Des personnes se tiennent près d'une fosse commune dans la localité ukrainienne de Boutcha (nord-ouest de Kiev), le 3 avril 2022
© / afp.com/Sergei SUPINSKY
UKRAINE
Au nord de Kiev, les charniers de l'armée russe
Les troupes russes, repoussées par les forces ukrainiennes, se sont repliées des environs de la capitale Kiev. Dans les villages occupés pendant un mois, les journalistes et les ONG découvrent des centaines de cadavres. "Quand les forces militaires russes ont abandonné le village de Boutcha, elles ont laissé les rues jonchées des corps sans vie de civils", témoigne l'envoyé spécial du Wall Street Journal, qui décrit une ville ravagée par les combats, des personnes âgées brûlées vives dans leur garage et des dépouilles attaquées par les animaux sauvages. Malgré l'évidence de ces crimes de guerre, Moscou nie tout massacre dans la région.
ISRAËL
Une vague d'attentat fragilise le gouvernement
Trois attentats ont frappé l'Etat hébreu en l'espace d'une semaine, dont deux commis par des citoyens israéliens au nom de Daech (organisation Etat islamique). "Israël n'avait pas subi une telle vague terroriste depuis la seconde Intifada palestinienne il y a vingt ans", souligne le site d'informationAl-Monitor. La coalition de huit partis politiques au pouvoir se retrouve déstabilisée par ces attaques qu'elle n'a pas su empêcher. "Sa réponse initiale était hésitante, mais le gouvernement s'est repris en adoptant des mesures antiterroristes fortes tout en maintenant son cap d'ouverture avec les Palestiniens", ajoute Al-Monitor.
PAKISTAN
Un Premier ministre en difficulté
Pour sauver sa tête, Imran Khan a choisi de dissoudre l'Assemblée nationale, le 3 avril. Le Premier ministre, confronté à une crise économique et à des accusations de corruption, venait de perdre sa majorité parlementaire et risquait de se voir écarter du pouvoir par une motion de défiance. "En pulvérisant le processus parlementaire, ce dirigeant a plongé le Pakistan dans les sombres abysses d'une crise constitutionnelle", s'indigne le quotidien Dawn. Ces dernières semaines ont été marquées par une rupture entre l'armée et Khan qui, à l'inverse de ses généraux, refuse de condamner l'invasion de l'Ukraine.
CHINE
Covid-19 : Shanghai coupée du monde
Dans la poursuite de sa stratégie "zéro Covid", la Chine a décrété le confinement total de Shanghai et ses 25 millions d'habitants, le 31 mars. Malgré des règles sanitaires extrêmement strictes, le pays affronte une vague de contaminations sans précédent en raison d'Omicron, avec 13 000 cas détectés chaque jour. "Le système hospitalier de Shanghai étant sur le point d'être débordé, des équipes médicales et du matériel arrivent de tout le pays pour vaincre l'épidémie", reconnaît le journal officiel en anglais Global Times. Un nouveau variant aurait été détecté dans la province voisine de Jiangsu.

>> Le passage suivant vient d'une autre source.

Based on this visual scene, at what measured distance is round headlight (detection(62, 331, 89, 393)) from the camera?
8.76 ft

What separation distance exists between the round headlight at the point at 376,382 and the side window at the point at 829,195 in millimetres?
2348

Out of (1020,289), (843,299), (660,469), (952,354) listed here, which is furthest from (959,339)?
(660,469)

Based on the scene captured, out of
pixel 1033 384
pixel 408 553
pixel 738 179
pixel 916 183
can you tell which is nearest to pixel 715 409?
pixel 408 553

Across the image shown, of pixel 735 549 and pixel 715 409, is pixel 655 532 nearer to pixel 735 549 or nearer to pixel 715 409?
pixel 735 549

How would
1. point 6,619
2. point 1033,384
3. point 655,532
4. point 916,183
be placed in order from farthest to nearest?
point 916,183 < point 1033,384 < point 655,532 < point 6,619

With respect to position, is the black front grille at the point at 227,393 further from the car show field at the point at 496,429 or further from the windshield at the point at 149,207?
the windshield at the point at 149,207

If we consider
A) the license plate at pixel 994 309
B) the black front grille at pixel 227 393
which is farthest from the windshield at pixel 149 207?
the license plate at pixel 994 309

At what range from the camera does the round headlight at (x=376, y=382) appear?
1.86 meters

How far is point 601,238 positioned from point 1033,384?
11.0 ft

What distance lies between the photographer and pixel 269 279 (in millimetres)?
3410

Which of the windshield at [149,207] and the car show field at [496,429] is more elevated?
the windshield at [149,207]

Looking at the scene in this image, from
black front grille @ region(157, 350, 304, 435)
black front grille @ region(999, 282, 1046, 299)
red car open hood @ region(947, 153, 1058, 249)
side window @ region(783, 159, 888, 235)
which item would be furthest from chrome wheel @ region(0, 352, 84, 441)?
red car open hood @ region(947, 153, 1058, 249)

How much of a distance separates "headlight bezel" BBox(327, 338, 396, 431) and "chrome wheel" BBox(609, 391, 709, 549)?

Contrôle des accès au tunnel conduisant au quartier de Pudong en confinement, le 28 mars 2022 à Shanghai
© / afp.com/Hector RETAMAL
COSTA RICA
Chaves, président surprise et antisystème
Réputée pour sa stabilité, la "Suisse de l'Amérique centrale" a opté pour un changement radical en élisant, le 3 avril, le candidat "antisystème" Rodrigo Chaves. Pendant 27 ans, cet économiste a fait carrière au sein de la Banque mondiale qu'il a quittée en 2019 après des accusations de harcèlement sexuel. "Candidat pour la première fois et à la tête d'un nouveau parti, M. Chaves doit relever le défi de constituer une équipe de près de 1000 professionnels occupant des postes clefs dans son administration", écrit le quotidien local La Nacion. Le nouveau président devra cohabiter avec un parlement où seulement 10 députés sur 57 sont acquis à sa cause.